La santé a certainement un coût
Cette question du prix de la santé se retrouve aussi dans les propos d'Emmanuel Macron, qui reconnaît avoir fait une erreur dans sa politique hospitalière. Tout le monde se félicite de ce changement de cap, mais que signifie-t-il? Si le plan de remise à niveau aujourd'hui contesté était à la fois trop modeste et trop étalé dans le temps, c'est, on peut le supposer, pour des raisons financières.

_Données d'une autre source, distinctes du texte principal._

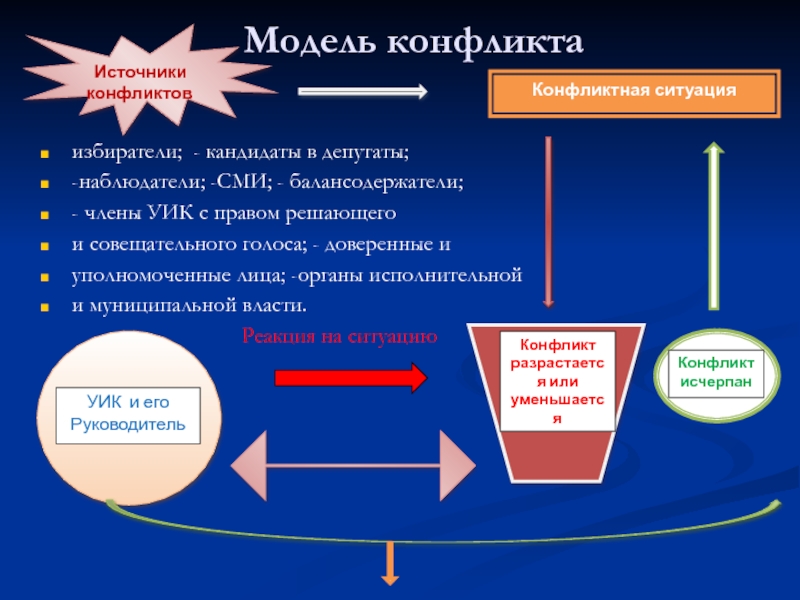 Модель конфликта

Источники конфликтов

Конфликтная ситуация

избиратели; - кандидаты в депутаты;

-наблюдатели; -СМИ; - балансодержатели;

- члены УИК с правом решающего

и совещательного голоса; - доверенные и

уполномоченные лица; -органы исполнительной

и муниципальной власти.

Реакция на ситуацию

УИК и его Руководитель

Конфликт разрастается или уменьшается

Конфликт исчерпан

Donc, si l'on veut faire plus et plus vite pour les hôpitaux, cela aura un coût, avec quatre possibilités: ou l'on réduit d'autres dépenses de santé pour maintenir globalement au même niveau l'enveloppe destinée à la dépense publique en ce domaine, ou l'on réduit les dépenses dans d'autres domaines (mais lesquels?), ou on augmente l'un des prélèvements obligatoires, impôt ou cotisation sociale, ou on laisse augmenter encore un peu plus le déficit de l'État et de la Sécurité sociale. La santé n'a peut-être pas de prix, mais elle a un coût.
Si notre président a tant tardé à répondre aux revendications du secteur hospitalier et à bien d'autres encore, c'est sans doute qu'il ne savait pas que l'on pouvait payer en empruntant de l'argent qu'on ne rembourserait jamais. Lui non plus apparemment ne croit ni à l'argent magique ni aux miracles. Mais est-ce vraiment un tort?